A dermatite de contato irritativa (DCI) é tratada lavando-se o irritante o mais rapidamente possível e realizando-se tratamento pós-exposição com emolientes protetores de barreira espessa.[39]Saary J, Qureshi R, Palda V, et al. A systematic review of contact dermatitis treatment and prevention. J Am Acad Dermatol. 2005 Nov;53(5):845. http://www.ncbi.nlm.nih.gov/pubmed/16243136?tool=bestpractice.com
Os hidratantes sem fragrância, antibacterianos ou de ureia são preferíveis, uma vez que essas substâncias frequentemente causam sensibilização. Em um estudo, 45.3% dos pacientes com alergias de contato por fragrância conseguiram encontrar produtos com perfume que eram toleráveis (por exemplo, usando o rótulo do ingrediente), mas uma proporção significativa continuou com problemas cutâneos.[40]Lysdal SH, Johansen JD. Fragrance contact allergic patients: strategies for use of cosmetic products and perceived impact on life situation. Contact Dermatitis. 2009 Dec;61(6):320-4. http://www.ncbi.nlm.nih.gov/pubmed/20059491?tool=bestpractice.com Os cremes ou as pomadas são preferíveis a loções ou géis.
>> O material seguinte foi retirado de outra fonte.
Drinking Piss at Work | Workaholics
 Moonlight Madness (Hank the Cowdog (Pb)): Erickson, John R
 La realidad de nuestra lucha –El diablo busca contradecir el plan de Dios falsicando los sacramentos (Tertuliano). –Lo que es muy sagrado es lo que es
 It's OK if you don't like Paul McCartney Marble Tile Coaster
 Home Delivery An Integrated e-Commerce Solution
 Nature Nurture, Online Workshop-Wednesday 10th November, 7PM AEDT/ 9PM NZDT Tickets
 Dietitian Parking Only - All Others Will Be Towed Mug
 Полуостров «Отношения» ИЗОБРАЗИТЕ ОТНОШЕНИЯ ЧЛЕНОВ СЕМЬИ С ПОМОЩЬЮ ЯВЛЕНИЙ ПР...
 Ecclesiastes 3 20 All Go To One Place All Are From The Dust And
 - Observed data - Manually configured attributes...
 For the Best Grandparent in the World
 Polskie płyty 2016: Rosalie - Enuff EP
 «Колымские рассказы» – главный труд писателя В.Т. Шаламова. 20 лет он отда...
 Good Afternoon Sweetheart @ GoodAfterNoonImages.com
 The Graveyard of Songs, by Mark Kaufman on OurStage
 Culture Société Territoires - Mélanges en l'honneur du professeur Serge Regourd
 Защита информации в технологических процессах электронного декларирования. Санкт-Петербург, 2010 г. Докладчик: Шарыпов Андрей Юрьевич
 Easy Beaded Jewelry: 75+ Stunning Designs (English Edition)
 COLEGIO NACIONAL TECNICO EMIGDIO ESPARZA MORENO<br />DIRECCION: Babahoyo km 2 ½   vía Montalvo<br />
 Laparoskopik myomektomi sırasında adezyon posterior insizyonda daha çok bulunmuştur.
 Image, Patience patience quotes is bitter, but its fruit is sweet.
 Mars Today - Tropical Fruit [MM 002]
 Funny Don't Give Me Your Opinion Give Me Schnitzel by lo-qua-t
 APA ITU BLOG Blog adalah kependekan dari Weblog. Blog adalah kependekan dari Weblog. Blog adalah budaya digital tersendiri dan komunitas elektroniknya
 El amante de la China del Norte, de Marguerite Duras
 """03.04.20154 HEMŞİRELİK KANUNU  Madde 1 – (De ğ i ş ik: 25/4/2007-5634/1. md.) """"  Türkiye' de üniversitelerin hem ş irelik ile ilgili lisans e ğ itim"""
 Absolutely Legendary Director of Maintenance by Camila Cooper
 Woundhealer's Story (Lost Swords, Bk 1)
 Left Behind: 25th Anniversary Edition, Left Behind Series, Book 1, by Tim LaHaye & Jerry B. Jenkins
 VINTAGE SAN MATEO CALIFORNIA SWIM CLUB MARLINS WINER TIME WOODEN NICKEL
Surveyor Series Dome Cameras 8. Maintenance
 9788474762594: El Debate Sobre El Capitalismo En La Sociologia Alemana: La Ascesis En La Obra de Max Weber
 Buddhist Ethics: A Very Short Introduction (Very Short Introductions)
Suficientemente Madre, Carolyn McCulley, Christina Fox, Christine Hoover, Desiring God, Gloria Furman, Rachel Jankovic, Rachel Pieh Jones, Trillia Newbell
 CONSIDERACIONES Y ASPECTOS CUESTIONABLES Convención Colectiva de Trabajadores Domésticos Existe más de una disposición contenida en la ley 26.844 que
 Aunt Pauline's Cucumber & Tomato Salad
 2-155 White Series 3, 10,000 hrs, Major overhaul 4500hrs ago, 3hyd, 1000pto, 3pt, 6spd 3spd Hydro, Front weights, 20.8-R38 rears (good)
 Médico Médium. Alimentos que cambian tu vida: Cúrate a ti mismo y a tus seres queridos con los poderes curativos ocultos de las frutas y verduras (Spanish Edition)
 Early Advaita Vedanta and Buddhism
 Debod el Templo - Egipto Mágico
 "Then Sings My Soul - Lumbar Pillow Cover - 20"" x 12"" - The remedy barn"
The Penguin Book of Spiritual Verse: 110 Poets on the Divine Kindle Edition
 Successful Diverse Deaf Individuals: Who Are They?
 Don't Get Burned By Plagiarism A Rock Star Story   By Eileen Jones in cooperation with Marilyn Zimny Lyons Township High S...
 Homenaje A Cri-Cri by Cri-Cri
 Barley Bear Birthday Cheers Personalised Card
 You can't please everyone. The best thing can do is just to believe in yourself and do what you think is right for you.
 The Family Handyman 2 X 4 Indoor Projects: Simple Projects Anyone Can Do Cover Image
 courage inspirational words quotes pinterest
Os corticosteroides tópicos também são comumente usados para a DCI, porque o tratamento é frequentemente iniciado antes da diferenciação entre DCI e dermatite alérgica de contato, mas poucos estudos foram realizados para avaliar a efetividade dos corticosteroides tópicos para o tratamento da DCI e os resultados são conflitantes.[41]Cohen DE, Heidary N. Treatment of irritant and allergic contact dermatitis. Dermatol Ther. 2004;17(4):334-40. http://www.ncbi.nlm.nih.gov/pubmed/15327479?tool=bestpractice.com No entanto, os corticosteroides tópicos podem ser usados se os hidratantes não forem efetivos.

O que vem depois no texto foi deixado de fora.